TCO calculations also include other costs, such as interest if you've chosen a bank loan, management fees or outsourcing costs. These costs vary from company to company, and should be added to your calculation.
Use the TCO simulator to calculate your car's total cost of ownership and compare it with its internal combustion equivalent.
How can the electric car impact your TCO (total cost of ownership)?
Summing up what we've seen above and what we know about the electric car, we can draw a few conclusions.
Let's take the example of an SME in need of a commercial vehicle. Commercial vehicles in France are mainly diesel-powered, so let's compare the two engines.
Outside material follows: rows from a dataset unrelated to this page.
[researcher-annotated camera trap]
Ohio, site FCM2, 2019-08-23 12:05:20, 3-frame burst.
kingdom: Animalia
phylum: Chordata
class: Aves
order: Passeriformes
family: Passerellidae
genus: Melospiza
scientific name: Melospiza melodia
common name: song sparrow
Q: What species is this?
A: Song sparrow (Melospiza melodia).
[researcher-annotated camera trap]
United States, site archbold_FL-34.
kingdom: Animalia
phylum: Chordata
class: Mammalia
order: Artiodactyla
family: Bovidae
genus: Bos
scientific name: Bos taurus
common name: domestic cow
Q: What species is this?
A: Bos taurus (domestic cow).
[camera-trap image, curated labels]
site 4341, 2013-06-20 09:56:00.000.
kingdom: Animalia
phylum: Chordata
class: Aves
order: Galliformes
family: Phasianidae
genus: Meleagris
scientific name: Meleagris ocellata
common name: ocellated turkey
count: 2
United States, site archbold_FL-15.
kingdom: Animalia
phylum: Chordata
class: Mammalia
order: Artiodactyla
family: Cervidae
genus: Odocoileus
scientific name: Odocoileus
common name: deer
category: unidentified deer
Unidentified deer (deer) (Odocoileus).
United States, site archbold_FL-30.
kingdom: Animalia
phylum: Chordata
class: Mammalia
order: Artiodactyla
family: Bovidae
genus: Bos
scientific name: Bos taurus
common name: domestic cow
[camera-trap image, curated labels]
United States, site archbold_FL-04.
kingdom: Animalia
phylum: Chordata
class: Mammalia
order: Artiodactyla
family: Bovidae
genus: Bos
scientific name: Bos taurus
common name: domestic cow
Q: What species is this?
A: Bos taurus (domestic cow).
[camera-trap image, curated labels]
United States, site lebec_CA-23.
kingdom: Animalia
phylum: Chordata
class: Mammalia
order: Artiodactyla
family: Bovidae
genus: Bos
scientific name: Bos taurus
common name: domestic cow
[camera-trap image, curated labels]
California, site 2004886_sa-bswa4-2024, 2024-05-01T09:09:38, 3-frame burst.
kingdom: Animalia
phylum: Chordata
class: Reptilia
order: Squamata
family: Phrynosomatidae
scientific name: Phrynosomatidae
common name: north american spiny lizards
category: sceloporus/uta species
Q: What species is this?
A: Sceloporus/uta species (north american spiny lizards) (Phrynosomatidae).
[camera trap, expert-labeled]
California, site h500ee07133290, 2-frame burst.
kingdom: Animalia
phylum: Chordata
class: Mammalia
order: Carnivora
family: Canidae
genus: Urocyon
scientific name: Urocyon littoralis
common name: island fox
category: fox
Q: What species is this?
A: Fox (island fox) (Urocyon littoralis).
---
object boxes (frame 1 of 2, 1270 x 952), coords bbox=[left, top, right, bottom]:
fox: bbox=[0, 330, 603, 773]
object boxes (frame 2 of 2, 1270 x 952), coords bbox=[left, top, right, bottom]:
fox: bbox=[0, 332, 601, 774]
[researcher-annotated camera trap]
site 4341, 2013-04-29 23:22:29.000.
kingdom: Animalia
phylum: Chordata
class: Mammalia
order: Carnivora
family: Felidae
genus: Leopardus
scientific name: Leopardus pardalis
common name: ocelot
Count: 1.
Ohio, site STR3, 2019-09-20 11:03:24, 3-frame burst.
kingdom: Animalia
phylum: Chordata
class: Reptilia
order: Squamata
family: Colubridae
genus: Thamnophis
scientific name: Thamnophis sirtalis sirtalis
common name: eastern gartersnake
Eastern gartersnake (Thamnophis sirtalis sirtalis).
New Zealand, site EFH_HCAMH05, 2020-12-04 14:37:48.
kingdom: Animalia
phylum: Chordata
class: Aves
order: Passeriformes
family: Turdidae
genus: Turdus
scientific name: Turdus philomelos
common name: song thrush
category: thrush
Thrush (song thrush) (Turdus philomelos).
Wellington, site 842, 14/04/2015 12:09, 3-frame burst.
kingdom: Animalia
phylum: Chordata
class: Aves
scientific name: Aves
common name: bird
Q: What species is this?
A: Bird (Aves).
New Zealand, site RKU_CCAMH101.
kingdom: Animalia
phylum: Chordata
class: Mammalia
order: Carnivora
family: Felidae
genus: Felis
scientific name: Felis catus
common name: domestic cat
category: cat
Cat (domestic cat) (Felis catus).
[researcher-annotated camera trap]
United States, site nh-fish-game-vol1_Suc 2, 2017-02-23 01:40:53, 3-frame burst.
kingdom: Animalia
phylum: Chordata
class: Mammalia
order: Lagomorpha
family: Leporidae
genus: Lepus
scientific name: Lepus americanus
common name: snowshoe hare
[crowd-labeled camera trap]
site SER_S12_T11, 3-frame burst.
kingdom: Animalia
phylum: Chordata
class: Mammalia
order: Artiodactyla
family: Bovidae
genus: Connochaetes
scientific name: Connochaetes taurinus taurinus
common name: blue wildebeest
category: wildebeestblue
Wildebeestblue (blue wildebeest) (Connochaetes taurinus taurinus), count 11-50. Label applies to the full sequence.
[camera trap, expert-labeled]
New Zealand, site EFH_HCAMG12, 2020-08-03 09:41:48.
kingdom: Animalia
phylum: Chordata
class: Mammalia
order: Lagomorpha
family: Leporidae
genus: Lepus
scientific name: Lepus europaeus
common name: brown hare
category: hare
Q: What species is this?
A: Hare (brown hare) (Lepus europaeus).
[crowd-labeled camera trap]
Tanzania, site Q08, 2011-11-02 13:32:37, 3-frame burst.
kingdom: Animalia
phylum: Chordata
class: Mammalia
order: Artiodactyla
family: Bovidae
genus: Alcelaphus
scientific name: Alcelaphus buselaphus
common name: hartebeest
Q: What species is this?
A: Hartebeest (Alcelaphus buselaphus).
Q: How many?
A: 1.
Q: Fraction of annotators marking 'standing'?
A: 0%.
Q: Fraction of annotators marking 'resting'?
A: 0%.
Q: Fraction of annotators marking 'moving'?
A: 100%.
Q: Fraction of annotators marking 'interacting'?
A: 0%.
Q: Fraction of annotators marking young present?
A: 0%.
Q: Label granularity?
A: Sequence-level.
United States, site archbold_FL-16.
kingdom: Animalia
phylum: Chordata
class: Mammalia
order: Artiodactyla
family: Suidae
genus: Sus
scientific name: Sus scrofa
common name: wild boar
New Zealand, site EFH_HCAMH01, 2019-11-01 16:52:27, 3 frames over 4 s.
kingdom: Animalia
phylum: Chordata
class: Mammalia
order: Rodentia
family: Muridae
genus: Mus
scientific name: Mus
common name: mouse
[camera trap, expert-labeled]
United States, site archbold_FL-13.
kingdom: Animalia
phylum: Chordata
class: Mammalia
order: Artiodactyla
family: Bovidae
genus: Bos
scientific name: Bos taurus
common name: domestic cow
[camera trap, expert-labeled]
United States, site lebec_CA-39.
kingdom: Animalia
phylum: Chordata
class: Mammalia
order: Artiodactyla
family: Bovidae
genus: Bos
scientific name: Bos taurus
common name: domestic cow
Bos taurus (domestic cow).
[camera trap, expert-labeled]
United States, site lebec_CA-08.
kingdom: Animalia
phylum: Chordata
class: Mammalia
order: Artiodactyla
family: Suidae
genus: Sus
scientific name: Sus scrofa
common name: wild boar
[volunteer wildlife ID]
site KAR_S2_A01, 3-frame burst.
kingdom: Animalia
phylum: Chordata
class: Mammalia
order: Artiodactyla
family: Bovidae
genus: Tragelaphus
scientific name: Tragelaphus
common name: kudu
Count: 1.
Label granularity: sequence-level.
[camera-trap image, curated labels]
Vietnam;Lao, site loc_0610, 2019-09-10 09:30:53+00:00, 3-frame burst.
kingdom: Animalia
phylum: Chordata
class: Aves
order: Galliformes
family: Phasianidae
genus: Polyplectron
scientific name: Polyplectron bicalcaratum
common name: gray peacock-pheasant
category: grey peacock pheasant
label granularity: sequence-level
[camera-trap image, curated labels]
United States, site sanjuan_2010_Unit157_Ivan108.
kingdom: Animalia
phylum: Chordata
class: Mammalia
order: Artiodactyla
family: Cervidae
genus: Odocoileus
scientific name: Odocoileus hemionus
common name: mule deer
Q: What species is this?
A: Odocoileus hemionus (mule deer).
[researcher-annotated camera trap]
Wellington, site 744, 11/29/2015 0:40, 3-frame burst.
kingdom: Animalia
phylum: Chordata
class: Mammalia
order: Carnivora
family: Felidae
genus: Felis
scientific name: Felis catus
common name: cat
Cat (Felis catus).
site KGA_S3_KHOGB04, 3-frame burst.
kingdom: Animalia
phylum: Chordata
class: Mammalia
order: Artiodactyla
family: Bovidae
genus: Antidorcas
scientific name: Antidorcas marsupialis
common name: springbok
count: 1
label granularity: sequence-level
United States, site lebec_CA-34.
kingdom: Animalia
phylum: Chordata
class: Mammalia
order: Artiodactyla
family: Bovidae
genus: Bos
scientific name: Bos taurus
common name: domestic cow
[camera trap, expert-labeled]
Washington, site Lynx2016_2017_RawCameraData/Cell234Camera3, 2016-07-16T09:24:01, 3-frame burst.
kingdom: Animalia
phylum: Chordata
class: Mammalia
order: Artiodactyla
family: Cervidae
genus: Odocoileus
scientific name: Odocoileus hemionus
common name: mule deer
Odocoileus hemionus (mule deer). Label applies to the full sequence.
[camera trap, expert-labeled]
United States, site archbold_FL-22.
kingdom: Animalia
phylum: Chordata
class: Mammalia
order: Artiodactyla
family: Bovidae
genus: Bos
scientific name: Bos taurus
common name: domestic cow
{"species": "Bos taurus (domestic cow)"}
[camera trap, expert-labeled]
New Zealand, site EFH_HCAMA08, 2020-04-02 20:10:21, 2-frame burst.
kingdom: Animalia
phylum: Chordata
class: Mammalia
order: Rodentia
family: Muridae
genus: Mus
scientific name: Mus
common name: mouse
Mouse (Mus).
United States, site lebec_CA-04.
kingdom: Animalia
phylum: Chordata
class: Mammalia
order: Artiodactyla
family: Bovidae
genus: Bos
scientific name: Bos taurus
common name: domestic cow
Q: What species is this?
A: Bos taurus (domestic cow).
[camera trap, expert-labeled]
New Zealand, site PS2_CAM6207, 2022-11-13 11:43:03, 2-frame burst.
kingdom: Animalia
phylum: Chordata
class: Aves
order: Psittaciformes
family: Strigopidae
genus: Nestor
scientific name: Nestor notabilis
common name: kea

Diesel van | Electric van | |
Initial investment | ➕ | ➕➕ |
Insurance | ➕ | ➕➕ |
Maintenance | ➕➕➕ | ➕ |
Administrative and tax expenses | ➕➕➕ | ➕ |
Depreciation | ➖➖➖ | ➖ |
An electric commercial vehicle will cost you more than a diesel one, but given the current economic climate, you can save more by switching to a cleaner vehicle. It will be more cost-effective in terms of fuel and tax. Finally, a diesel commercial vehicle will no longer be able to sell on the second-hand market, whereas electric vehicles are selling much better than expected.
If you'd like to know more about depreciation, tax on the use of passenger vehicles for economic purposes (company vehicle tax) etc., read our article on the subject.
READ ALSO - Should you switch to an electric commercial vehicle?
In a nutshell
Choosing the right vehicles for your business is vital. It's also a strategic issue when you consider the costs associated with vehicles. By optimizing your TCO (Total cost of ownership) and choosing the right vehicles, you can free up significant sums for reinvestment in your company's growth.